Dies wird ein aufregender Tag. Was werden wohl die CT-Berichte ergeben? Wie steht es um Steffens Krebs. Waren unsere Mühen wirksam?

An diesem Freitagmorgen geht es auch wieder 5:30 Uhr für mich los. Aber ich bin total verleiert. In der Küche bekomme ich kaum etwas gebacken, obwohl es doch ein übersichtlicher Auftrag ist.

Es ist ein Folgeauftrag für die FU in Dahlem und das Essen muss dieses Mal erst um 12:00 Uhr da sein, also habe ich eigentlich bis 11:00 Uhr Zeit, alles fertig zu bekommen. Parallel bereite ich auch schon die Vorarbeit für das morgige Hochzeitscatering auf dem Schloss vor.

Also hauptsächlich Gemüse grillen für die Antipasti, Möhren schälen und Gemüse schnippeln und alles in den Kühlschrank räumen. Ich möchte bis zur Auslieferung 11:00 Uhr alles fertig bekommen, damit ich am Nachmittag nicht nochmal in die Küche muss. So kann ich mir zumindest einen freien halben Tag erarbeiten.
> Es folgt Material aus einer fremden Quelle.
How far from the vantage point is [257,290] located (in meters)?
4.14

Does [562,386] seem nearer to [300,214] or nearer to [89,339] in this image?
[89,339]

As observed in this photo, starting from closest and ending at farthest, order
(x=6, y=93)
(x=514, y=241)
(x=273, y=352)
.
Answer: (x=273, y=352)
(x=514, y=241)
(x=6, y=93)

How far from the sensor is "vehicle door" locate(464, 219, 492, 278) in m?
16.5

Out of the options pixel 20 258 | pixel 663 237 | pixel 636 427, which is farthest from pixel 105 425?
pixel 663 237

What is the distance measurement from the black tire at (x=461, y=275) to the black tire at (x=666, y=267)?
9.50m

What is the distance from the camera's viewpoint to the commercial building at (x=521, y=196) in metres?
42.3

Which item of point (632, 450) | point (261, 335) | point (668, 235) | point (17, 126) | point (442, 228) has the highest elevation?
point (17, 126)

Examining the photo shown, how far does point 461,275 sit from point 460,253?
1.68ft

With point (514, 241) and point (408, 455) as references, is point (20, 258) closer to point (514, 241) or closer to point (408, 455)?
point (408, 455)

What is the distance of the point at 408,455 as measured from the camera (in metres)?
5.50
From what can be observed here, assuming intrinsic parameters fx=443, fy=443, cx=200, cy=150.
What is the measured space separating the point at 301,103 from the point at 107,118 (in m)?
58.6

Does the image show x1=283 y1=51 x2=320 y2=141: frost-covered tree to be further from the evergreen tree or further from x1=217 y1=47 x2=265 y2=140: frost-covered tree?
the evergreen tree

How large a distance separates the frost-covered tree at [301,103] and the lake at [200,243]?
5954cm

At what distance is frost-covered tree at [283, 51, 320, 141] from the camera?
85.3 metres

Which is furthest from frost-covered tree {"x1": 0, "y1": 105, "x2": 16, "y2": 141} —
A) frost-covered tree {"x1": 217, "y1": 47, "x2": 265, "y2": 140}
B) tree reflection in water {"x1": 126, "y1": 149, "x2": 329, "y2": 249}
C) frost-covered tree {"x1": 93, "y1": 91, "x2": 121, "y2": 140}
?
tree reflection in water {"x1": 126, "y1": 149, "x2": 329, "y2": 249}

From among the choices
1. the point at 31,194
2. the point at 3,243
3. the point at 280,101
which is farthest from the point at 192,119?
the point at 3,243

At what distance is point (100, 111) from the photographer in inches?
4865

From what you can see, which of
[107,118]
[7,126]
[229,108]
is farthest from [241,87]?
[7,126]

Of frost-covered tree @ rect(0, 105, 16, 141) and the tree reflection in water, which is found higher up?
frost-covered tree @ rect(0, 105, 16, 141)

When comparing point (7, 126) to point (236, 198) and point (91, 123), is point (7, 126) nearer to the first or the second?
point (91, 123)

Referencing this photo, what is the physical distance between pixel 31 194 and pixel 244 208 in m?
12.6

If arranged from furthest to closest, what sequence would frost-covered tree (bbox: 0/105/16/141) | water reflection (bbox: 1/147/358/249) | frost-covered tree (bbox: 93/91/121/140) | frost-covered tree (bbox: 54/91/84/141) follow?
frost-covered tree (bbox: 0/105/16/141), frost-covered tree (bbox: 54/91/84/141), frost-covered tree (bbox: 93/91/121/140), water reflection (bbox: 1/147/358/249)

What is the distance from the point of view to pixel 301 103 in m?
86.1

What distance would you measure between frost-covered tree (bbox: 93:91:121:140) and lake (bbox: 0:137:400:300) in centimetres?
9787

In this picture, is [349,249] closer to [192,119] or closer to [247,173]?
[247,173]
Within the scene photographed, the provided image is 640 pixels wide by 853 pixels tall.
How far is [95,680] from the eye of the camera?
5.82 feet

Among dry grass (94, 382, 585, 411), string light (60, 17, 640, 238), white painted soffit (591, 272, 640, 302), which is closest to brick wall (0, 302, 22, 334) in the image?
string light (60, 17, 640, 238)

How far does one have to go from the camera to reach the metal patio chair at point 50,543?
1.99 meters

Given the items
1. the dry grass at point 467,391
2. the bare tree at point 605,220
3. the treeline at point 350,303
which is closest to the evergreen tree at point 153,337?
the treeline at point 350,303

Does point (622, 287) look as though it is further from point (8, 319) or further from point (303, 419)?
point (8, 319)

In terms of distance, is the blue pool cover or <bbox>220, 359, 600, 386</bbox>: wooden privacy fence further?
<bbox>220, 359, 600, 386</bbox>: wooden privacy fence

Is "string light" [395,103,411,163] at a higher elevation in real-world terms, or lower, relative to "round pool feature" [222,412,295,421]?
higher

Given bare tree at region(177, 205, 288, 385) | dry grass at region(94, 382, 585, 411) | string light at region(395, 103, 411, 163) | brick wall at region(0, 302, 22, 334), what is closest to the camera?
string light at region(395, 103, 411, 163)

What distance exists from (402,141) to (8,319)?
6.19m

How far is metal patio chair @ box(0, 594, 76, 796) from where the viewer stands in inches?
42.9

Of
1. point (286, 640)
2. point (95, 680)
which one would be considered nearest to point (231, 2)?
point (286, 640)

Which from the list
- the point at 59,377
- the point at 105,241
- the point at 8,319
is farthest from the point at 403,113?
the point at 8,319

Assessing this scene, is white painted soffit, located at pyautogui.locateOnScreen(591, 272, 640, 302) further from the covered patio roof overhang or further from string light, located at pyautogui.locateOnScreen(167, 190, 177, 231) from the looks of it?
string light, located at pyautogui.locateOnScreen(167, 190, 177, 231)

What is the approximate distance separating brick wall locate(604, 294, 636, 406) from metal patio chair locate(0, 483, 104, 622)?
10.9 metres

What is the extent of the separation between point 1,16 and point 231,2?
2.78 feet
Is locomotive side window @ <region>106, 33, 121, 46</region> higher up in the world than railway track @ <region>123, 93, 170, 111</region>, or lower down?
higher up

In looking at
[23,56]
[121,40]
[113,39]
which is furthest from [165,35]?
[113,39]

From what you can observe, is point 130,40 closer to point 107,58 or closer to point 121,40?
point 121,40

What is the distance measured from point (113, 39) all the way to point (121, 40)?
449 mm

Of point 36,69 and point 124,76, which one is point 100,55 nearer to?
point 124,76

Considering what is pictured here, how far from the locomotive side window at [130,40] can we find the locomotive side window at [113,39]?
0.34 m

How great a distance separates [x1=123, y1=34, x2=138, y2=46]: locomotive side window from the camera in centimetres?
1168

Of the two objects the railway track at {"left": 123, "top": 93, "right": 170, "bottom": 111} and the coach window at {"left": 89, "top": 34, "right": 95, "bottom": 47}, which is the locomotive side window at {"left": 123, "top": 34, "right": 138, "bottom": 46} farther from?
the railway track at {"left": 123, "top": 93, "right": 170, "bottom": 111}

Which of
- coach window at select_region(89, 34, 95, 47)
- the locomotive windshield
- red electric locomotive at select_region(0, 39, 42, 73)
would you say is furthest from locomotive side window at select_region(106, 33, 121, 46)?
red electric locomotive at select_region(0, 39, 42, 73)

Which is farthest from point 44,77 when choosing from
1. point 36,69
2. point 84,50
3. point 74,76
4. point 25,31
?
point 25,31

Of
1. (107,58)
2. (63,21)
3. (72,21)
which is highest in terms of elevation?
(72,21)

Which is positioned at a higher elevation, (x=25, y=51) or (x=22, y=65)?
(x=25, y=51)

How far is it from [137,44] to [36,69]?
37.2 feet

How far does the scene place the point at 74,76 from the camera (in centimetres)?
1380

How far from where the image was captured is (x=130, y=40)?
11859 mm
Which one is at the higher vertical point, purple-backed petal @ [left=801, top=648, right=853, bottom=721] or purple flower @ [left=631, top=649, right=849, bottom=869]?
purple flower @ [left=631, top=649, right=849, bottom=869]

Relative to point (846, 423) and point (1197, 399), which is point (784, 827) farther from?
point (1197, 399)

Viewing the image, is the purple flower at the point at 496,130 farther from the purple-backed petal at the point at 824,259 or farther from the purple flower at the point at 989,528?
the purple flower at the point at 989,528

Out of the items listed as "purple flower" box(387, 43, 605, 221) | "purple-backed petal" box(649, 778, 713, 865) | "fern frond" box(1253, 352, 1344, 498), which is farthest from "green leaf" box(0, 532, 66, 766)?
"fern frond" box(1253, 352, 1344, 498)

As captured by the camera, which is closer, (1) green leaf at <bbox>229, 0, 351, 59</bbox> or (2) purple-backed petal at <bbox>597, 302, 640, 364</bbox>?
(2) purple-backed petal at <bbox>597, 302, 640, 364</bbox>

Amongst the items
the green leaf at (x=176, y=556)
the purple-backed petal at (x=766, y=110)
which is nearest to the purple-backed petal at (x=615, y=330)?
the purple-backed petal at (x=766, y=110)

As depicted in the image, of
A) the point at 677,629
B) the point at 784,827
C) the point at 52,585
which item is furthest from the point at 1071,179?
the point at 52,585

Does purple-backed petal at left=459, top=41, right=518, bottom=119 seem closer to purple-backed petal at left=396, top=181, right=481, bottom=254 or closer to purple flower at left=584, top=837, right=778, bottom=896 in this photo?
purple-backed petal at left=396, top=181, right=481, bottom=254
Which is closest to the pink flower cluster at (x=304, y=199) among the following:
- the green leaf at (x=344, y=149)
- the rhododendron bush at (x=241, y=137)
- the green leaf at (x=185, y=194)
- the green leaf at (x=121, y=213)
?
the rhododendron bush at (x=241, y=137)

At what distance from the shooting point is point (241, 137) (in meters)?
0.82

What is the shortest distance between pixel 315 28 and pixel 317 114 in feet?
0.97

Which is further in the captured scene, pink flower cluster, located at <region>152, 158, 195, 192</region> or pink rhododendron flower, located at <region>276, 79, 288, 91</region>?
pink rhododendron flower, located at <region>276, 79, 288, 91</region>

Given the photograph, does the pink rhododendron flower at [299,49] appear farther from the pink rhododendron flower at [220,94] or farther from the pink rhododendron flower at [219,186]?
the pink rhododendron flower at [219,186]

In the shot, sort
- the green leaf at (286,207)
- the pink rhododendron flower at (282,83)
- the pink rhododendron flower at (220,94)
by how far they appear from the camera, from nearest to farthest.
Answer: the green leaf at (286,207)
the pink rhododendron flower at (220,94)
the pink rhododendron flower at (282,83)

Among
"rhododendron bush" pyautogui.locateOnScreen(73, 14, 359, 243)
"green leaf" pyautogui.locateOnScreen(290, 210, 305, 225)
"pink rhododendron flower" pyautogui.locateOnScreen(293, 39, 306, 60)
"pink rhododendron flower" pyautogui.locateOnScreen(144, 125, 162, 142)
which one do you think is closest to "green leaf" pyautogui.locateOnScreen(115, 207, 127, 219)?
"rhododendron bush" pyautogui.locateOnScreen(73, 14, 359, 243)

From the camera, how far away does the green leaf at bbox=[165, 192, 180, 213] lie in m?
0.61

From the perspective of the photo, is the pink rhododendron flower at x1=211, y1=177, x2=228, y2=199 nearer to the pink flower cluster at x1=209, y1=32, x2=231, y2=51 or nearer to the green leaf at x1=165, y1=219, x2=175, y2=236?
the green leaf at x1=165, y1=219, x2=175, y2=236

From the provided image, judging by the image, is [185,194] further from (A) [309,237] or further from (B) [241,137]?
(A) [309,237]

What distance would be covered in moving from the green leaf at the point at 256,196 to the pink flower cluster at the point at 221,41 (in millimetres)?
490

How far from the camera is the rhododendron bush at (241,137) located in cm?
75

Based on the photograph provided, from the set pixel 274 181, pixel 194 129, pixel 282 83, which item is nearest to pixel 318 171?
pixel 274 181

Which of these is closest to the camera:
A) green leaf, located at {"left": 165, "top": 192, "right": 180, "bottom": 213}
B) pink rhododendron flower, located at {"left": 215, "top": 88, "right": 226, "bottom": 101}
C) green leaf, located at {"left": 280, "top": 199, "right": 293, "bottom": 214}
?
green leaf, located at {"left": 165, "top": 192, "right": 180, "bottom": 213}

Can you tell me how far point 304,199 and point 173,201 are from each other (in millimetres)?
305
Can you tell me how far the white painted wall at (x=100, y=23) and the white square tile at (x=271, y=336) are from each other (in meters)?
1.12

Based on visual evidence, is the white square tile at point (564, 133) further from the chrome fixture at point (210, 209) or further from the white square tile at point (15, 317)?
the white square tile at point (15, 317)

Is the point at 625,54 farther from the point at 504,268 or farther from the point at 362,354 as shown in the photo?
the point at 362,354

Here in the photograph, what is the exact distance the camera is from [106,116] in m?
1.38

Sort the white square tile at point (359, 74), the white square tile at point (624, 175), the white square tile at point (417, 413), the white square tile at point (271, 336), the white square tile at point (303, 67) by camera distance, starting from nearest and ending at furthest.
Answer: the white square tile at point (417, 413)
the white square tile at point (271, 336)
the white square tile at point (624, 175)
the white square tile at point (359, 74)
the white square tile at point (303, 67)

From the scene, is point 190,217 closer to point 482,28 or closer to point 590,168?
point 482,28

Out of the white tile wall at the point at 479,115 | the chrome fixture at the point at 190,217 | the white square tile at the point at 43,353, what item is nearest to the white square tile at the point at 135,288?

Aber das Endergebnis kann sich sehen lassen, Bouletten mit Kartoffelsalat, wunderbar auf ein Bambus-Einweggeschirr angerichtet.

Ich bekomme mit Hängen und Würgen gerade so den Auftrag fertig und auch die Vorbereitungen für morgen sind schon erledigt. Abgekämpft springe ich ins Auto. Ich habe wirklich mehr Arbeit als Zeit. Wenn ich irgendwann in die Grube fahre, soll auf meinem Grabstein stehen:

„Die Arbeit höret nimmer auf“

Wieder geht die Fahrt nach Dahlem zur FU. Die Zeit läuft gnadenlos gegen mich. Wieder der 50-Minuten-Googlemaps-Countdown.

Und immer bohrt in meinem Kopf die Angst vor Steffens CT Ergebnissen! Also checke ich das Handy, während ich im Stau stehe.

Steffen kommuniziert gerade via WhatsApp mit unseren Familien. Da sind schon zig Nachrichten: Er hat heute morgen bei der Visite das CT-Ergebnis erhalten.

Und dann kommt die Nachricht:

Der Tumor im Kopf ist fast nicht mehr zu sehen, er ist um zwei Drittel zurück gegangen!!!! Die Lunge und die Leber sind sauber und die Tumore am Hals sind massiv zurück gegangen.

Ich folge der vorgegebenen Route vom Navi, ich fahre wie fremdgesteuert, in Trance. Viel zu langsam für die anderen.

Langsam klickert sich die Bedeutung der Worte in mein paralysiertes Gehirn. Mitten in der Stadt realisiere ich so langsam die Worte.

In meinen Fahrtmonologen richte ich die Worte an meine tote Mama, ob sie da oben irgendwas geregelt hat. Das klingt jetzt vielleicht spooky, aber wir kommunizieren so über Musik. In bestimmten Momenten passiert dann genau irgendein Lied meiner Mama.

Im Radio läuft Flux FM, ein eher alternativer Musiksender mit aktueller Musik. Und plötzlich kommen da die Hollies mit „He Ain´t Heavy, He is My Brother“. Ein Lieblingslied meiner Mama. Also ein „Ja“ von oberster Stelle . Mich zerfetzt es komplett. Ich heule die ganze Fahrt.

Irgendwann komme ich endlich auch verheult in Dahlem an. Die arme Kundin muss sich auch ihren Teil gedacht haben.

Nach der Auslieferung fahre ich schnell nach Hause, schließe die Tür auf, schupse die Schuhe von meinen Füßen und falle aufs Bett und schlafe erstmal. Ich realisiere langsam, dass die Scheiße endlich ist. Dass diese Krebsscheiße bezwingbar ist. Dass es gut ausgehen kann.

Dass Hoffnung, reelle Hoffnung da ist.

Ich bin so unglaublich erschöpft.

Steffens Fieber ist auch zurück gegangen. Er geht wieder draußen was essen, da das heutige Mittagessen bei ihm wahrlich traurig war, Krankenhausessen halt.